** WHAT THE TASK ASKS **
Rewrite the items below with "black clergy hat" renamed to "dark clerical hat", keeping everything else the same.
----- THE RECORDS
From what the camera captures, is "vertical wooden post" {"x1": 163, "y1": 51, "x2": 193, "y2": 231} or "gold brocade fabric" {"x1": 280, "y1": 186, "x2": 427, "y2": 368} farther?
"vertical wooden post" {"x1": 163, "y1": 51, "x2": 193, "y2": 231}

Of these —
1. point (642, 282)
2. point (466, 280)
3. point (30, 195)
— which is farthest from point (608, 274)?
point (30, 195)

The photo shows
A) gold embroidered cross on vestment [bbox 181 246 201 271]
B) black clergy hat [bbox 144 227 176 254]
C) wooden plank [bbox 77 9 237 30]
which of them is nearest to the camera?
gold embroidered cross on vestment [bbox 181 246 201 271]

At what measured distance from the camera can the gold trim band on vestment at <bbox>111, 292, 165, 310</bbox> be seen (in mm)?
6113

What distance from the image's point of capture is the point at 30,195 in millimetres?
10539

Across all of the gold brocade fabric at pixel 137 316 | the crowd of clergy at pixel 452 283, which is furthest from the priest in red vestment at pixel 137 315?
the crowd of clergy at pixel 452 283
----------
** EXPECTED OUTPUT **
From what the camera captures, is "vertical wooden post" {"x1": 163, "y1": 51, "x2": 193, "y2": 231} or "gold brocade fabric" {"x1": 280, "y1": 186, "x2": 427, "y2": 368} farther?
"vertical wooden post" {"x1": 163, "y1": 51, "x2": 193, "y2": 231}

Of these —
1. point (642, 282)
2. point (466, 280)
3. point (30, 195)
— which is farthest from point (608, 274)?
point (30, 195)

The photo shows
A) gold embroidered cross on vestment [bbox 181 246 201 271]
B) dark clerical hat [bbox 144 227 176 254]
C) wooden plank [bbox 77 9 237 30]
which of them is nearest to the camera?
gold embroidered cross on vestment [bbox 181 246 201 271]

At what measured distance from the camera can the gold trim band on vestment at <bbox>111, 292, 165, 310</bbox> be seen (in mm)?
6113

What distance from the image's point of capture is the point at 30,195 in millimetres?
10539

Across all of the gold brocade fabric at pixel 137 316 | the crowd of clergy at pixel 452 283, which is furthest from the priest in red vestment at pixel 137 315?
the crowd of clergy at pixel 452 283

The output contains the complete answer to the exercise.